*** Opening Document segment ***
The Western side of Mount Coot-tha Forest or Gap Creek Reserve as it is known to the locals is a haven for Brisbane mountain bike riders. The establishment of a world class mountain bike trail network by the Brisbane City Council has created a diverse range of recreational experiences for off-road cyclists.

The mountain bike trails at Mount Coot-tha have been assigned a grading under the International Mountain Bicycling Association, Trail Difficulty Rating System. The multi-use trails in Mount Coot-tha provide the least degree of technical challenge to mountain bike riders, however many of them are steep and loose. Riders are advised to pay special attention when riding over the erosion control banks (water bars) which have been the downfall of many a novice rider. The trail ratings provide a guide to the relative difficulty of each trail.

The multi-use tracks are used by horses, pedestrians and mountain bikers. Each year orienteering events are held in the area.

== Transport ==
Mount Coot-tha can be reached by Brisbane Transport Bus 471 (Translink). Between 2014 and 2016 the Brisbane City Council ran a CitySights Bus that included Mount Coot-tha. A short taxi ride from Toowong is also possible as well as Uber and such. Parking is limited at the lookout.
*** Closing Document segment ***
Aim of the task -> Please translate this sentence from the Mount Coot-tha trails text into Spanish: "The multi-use tracks are used by horses, pedestrians and mountain bikers." The lines after this text play no part in the work.
*** Opening Excerpted records ***
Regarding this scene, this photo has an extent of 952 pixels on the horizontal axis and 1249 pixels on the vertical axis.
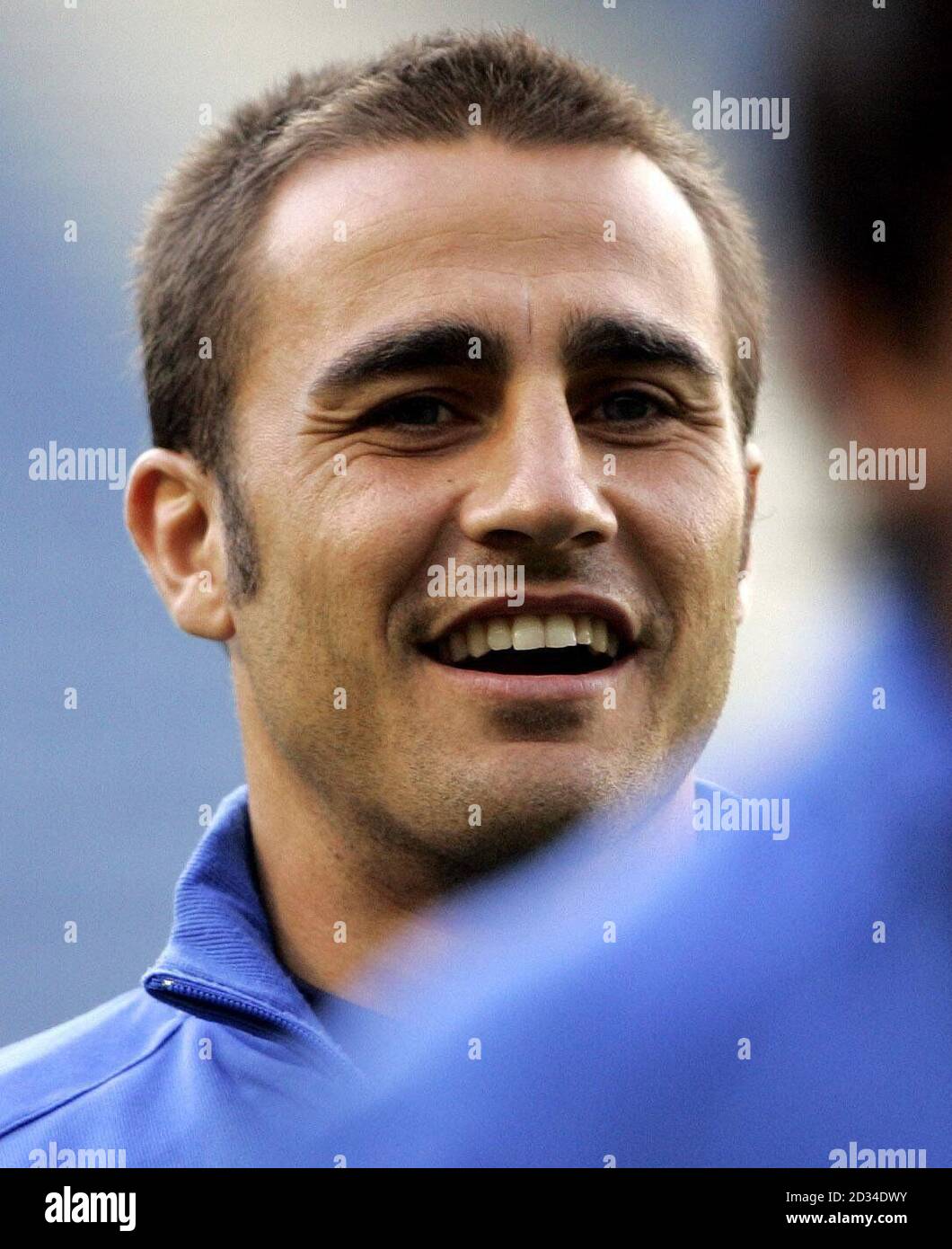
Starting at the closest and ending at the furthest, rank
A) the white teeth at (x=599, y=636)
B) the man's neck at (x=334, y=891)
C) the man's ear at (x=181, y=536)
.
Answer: the white teeth at (x=599, y=636)
the man's neck at (x=334, y=891)
the man's ear at (x=181, y=536)

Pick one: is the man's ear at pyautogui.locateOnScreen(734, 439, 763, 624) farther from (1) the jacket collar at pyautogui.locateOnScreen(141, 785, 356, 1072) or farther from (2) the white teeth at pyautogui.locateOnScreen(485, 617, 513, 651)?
(1) the jacket collar at pyautogui.locateOnScreen(141, 785, 356, 1072)

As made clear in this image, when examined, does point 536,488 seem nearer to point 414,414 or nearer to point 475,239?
point 414,414

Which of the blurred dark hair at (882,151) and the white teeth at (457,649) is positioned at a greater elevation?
the blurred dark hair at (882,151)

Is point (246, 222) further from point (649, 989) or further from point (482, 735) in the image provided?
point (649, 989)

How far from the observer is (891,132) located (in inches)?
*** Closing Excerpted records ***
Reply to the exercise -> Los senderos de uso múltiple son utilizados por caballos, peatones y ciclistas de montaña.